** Written request **
Collect every line from the rows below that contains the word "right", treating uppercase and lowercase as different.

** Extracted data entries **
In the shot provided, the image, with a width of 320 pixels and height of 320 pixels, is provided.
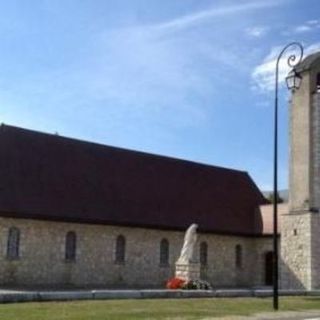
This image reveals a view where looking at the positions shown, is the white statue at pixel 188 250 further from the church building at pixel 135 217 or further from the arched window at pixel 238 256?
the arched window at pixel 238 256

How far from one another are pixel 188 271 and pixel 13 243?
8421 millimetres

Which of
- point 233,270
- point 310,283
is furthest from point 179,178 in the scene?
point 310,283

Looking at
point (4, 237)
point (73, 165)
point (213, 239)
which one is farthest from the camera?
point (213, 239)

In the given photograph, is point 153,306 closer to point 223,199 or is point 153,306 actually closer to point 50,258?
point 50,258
--
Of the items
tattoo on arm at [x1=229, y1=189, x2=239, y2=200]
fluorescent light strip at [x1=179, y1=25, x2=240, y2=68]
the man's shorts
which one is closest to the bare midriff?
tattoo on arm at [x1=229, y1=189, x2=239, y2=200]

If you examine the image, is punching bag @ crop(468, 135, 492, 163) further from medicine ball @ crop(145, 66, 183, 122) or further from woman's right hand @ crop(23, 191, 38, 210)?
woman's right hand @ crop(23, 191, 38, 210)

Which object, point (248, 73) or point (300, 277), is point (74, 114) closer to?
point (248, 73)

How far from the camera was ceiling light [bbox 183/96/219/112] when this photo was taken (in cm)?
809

** Answer to this problem **
If you examine the image, is punching bag @ crop(468, 135, 492, 163) further from medicine ball @ crop(145, 66, 183, 122) or further from woman's right hand @ crop(23, 191, 38, 210)?
woman's right hand @ crop(23, 191, 38, 210)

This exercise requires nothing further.